- _Problem set_
1: Output, word for word, the passage of the fertilizer research article that starts with the words "Research center tracks" and finishes with "combinations of them?".
2: For the fertilizer research article, decide whether each statement agrees with it, answering yes or no and quoting the deciding words: (a) The corn and soybeans in the plots were planted on May 20 and 22. (b) AgroLiquid is based in Wisconsin. (c) Poplar Farms representatives calculate the harvest yields for the test plots.

- _Given text_
--------------------

Research center tracks differences on nutrient content, placements, timing

Ray Mueller


What's the best placement spot for fertilizers applied to corn and soybeans? When should those applications occur? What are the differences in fertilizer ingredients and combinations of them?

Answers to those and related questions are being pursued on leased land, dubbed as a Research Center, along Middle Road in central Manitowoc County by Poplar Farms Sales & Service. At a recent field day, farmers, agronomists and product company representatives viewed the extensive 2016 plots and were presented with the yield results from 2015 on the various comparisons of fertilizer products and application methods.

Poplar Farms, which is owned and operated by the Bill Brunner family and their employees, is a dealer for a number of the 27 fertilizer products for field and fruit crops developed by the Michigan-based AgroLiquid company and which are used in the research plots. This year the varieties grown in the plot, planted relatively late on May 20 and 22, are Asgrow's 2.0 maturity 2031 soybeans and Dairyland Seed's 95-day 9593 hybrid grain corn.

Dairyland representatives calculate the harvest yields for the test plots. Those plots consist of 2 acres each of two plot replications of the soybeans and 2 acres each of six plots of corn.

Bill Brunner

Research site background

In setting the stage for the field day, Brunner told attendees that the purpose of the plots is to compare the results of conventional products and application practices with the new ones now available to farmers. He noted that there are two plot replications for each of the multiple comparisons.

--------------------

- _Information given_
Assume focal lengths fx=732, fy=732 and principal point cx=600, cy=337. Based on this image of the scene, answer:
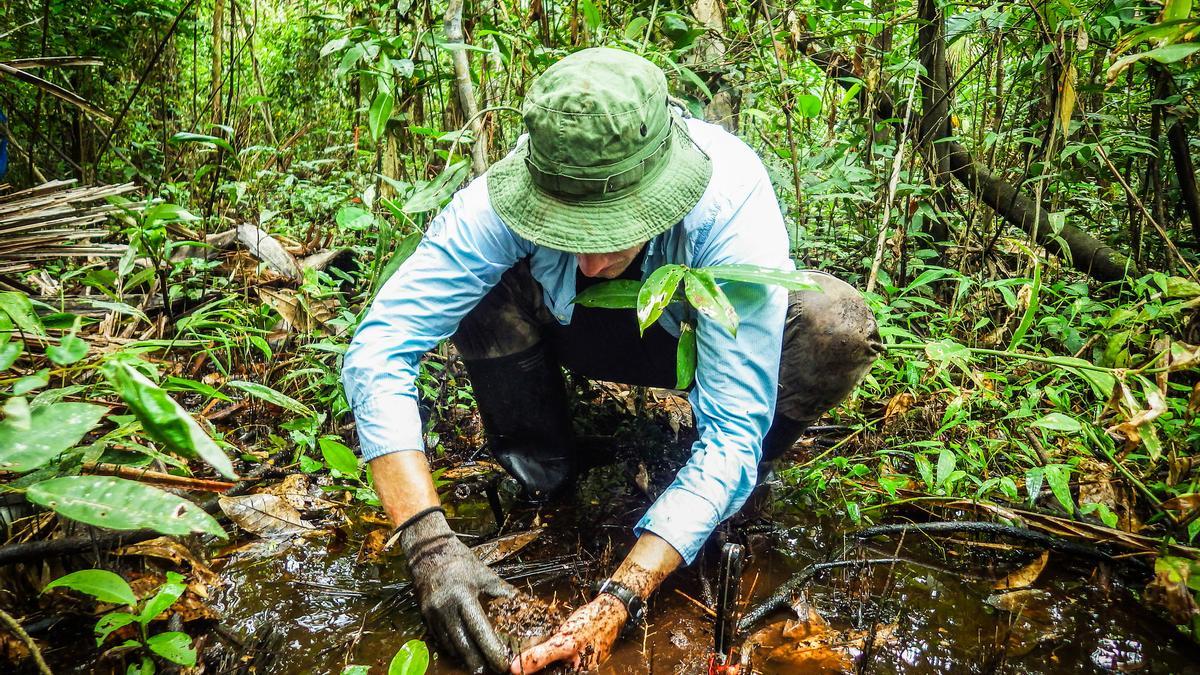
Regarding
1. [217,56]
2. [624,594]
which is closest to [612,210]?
[624,594]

--------------------

- _Responses_
1:
Research center tracks differences on nutrient content, placements, timing

Ray Mueller


What's the best placement spot for fertilizers applied to corn and soybeans? When should those applications occur? What are the differences in fertilizer ingredients and combinations of them?

2:
(a) Yes: "planted relatively late on May 20 and 22"
(b) No: "the Michigan-based AgroLiquid company"
(c) No: "Dairyland representatives calculate the harvest yields for the test plots."